▶ [Brief] All of the data below is to be returned unaltered.
──────── Data excerpt ────────
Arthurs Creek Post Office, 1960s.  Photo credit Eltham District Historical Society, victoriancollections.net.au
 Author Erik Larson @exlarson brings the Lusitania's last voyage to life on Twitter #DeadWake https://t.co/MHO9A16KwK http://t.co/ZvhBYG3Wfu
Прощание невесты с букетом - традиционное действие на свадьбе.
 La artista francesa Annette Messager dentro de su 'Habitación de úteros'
────────
▶ [Answer for this exercise]
Arthurs Creek Post Office, 1960s.  Photo credit Eltham District Historical Society, victoriancollections.net.au
 Author Erik Larson @exlarson brings the Lusitania's last voyage to life on Twitter #DeadWake https://t.co/MHO9A16KwK http://t.co/ZvhBYG3Wfu
Прощание невесты с букетом - традиционное действие на свадьбе.
 La artista francesa Annette Messager dentro de su 'Habitación de úteros'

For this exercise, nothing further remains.